Redemption and resilience were the hallmarks of the Green Bay Packers this season, so it shouldn’t be a surprise that the team’s No. 4 wide receiver — a third-year guy relegated to return duties last September — emerged as the No. 1 target for Most Valuable Player Aaron Rodgers in Sunday’s 31-25 Super Bowl XLV victory over Pittsburgh at Cowboys Stadium.

With veteran Donald Driver sidelined by a left-ankle injury in the second quarter, Jordy Nelson stepped in with a career-high nine catches for 140 yards. Perhaps the biggest was a 29-yard touchdown against William Gay in single coverage that put Green Bay ahead 7-0 with 3:44 remaining in the first quarter.

The Rodgers-to-Nelson pipeline grew so consistent, it wiped away the memory, and impact, of Nelson’s three very conspicuous dropped balls.

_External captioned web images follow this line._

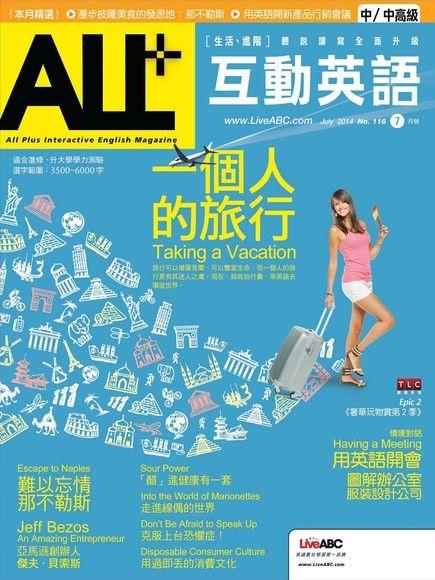 ALL+互動英語 07月號/2014 第116期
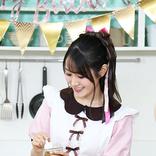 小倉 唯25歳の誕生日はファンと共に肉じゃがクッキング!?「小倉 唯オンラインバースデーパーティー2020 ~ゆいとおうちクッキング~」レポート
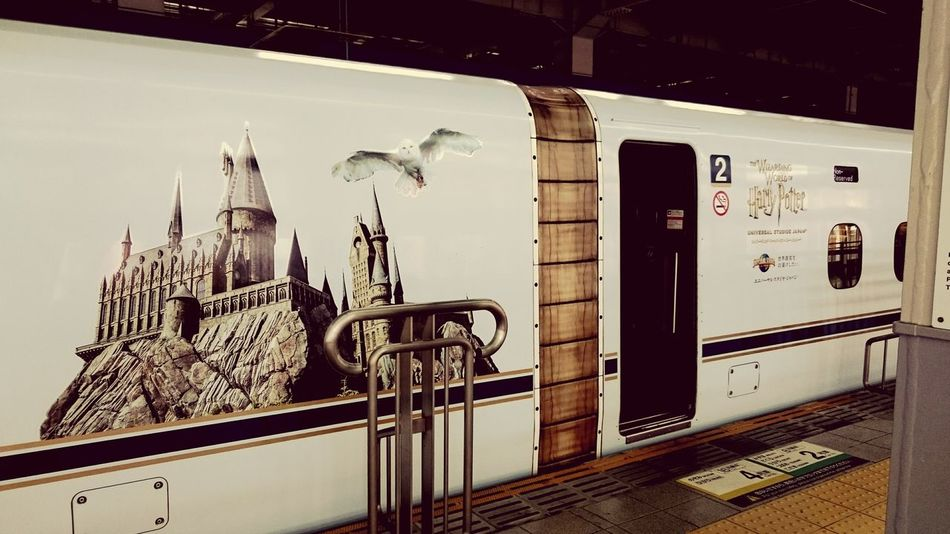 Sightseeing Japan Harrypotter Shinkansen Vehicle Fukuoka,Japan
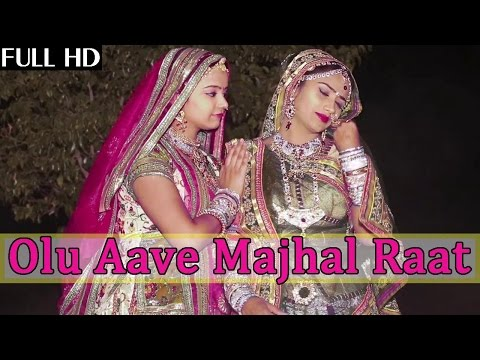Rajasthani New Fagan Song 2015 | olu Aave Dhaltodi Majhal Raat | Marwadi Traditional Hd Video Song video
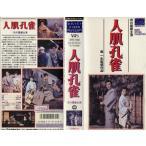 【VHSです】人肌孔雀 [市川雷蔵]|中古ビデオ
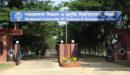 শাবিপ্রবি'র ভর্তি পরীক্ষার ফল প্রকাশ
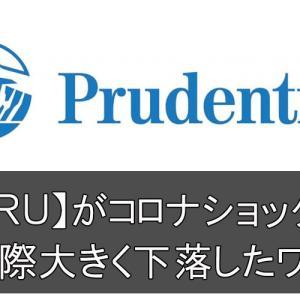 PRUがコロナショックで一際大きく下落したワケ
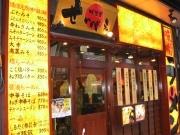 新橋の人気店、ラーメンライス「味噌屋せいべえ」が御徒町で再出店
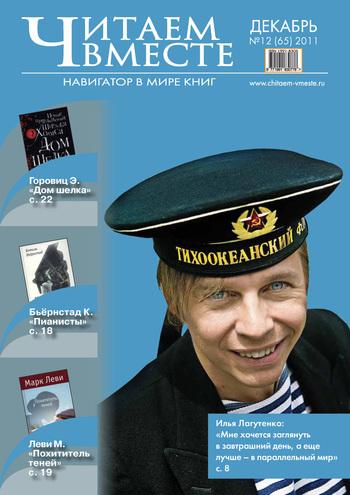 Читаем вместе. Навигатор в мире книг №12 (65) 2011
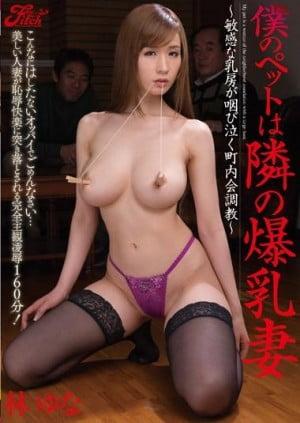 EBOD-467 E-body Dedicating Pretty W Reverse 3p Special Suzuki Mayu Yoshitake Tin +18 film izle
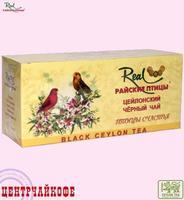 """Real """"Райские Птицы"""" Чай чёрный с ароматом бергамота """"Птицы счастья"""" 25 пакетов x 2 г"""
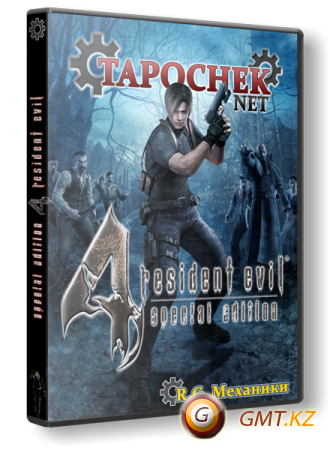 Resident Evil 4 Special Edition (2007/RUS/ENG/RePack от R.G. Механики)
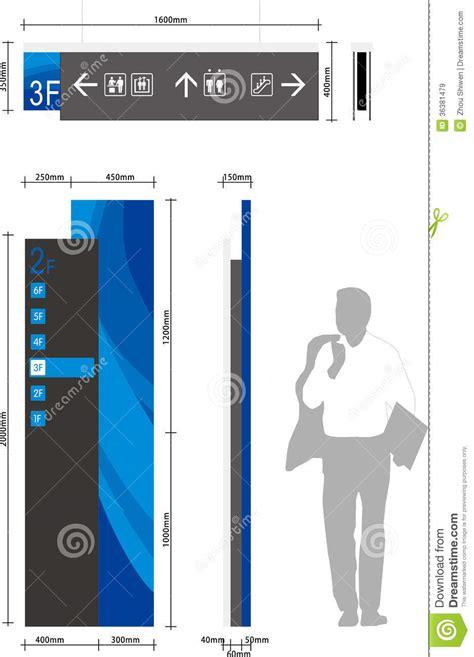 arcade signpost stock illustration illustration of guide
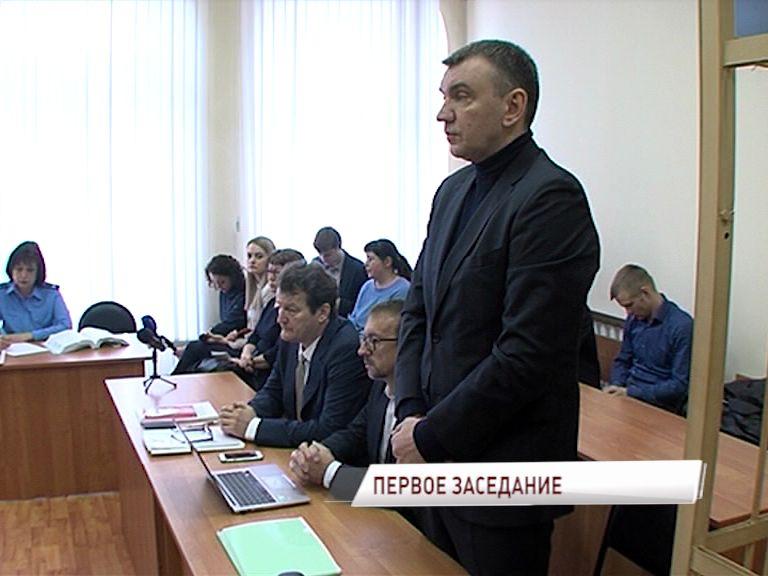 Началось рассмотрение дела экс-чиновника Ростислава Даниленко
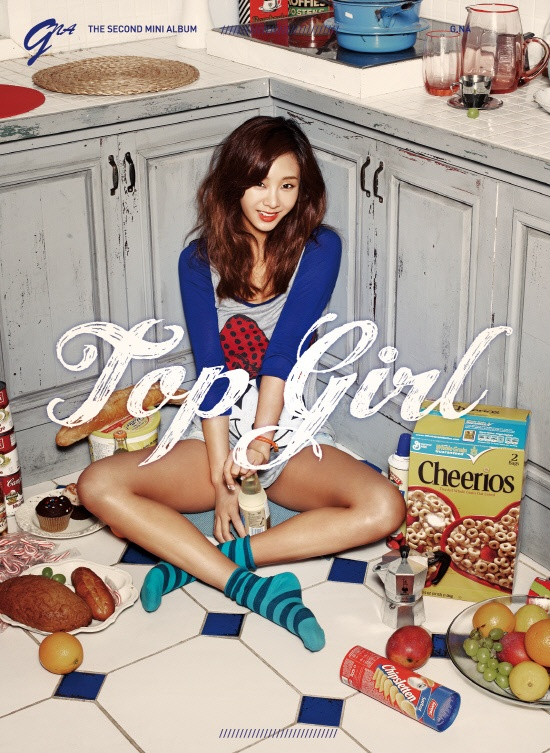 G.NA's New Album to Feature Wheesung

“That’s just what you have to do. If you play the game long enough at this position, you’re going to drop the ball. And you’ve got to move on,” said Nelson, who held his 1-year-old son Royal in his arms and winced every time he shuffled in his seat.

What was hurting? “Everything,” he said. “But it’s OK. We won the Super Bowl.”

Green Bay accomplished that by throwing 39 times in 55 offensive plays; running back James Starks was an afterthought with 11 carries for 52 yards. Rodgers completed 24 of 39 passes for 304 yards and three touchdowns, finding fifth-year receiver Greg Jennings twice on scoring strikes of 21 and 8 yards.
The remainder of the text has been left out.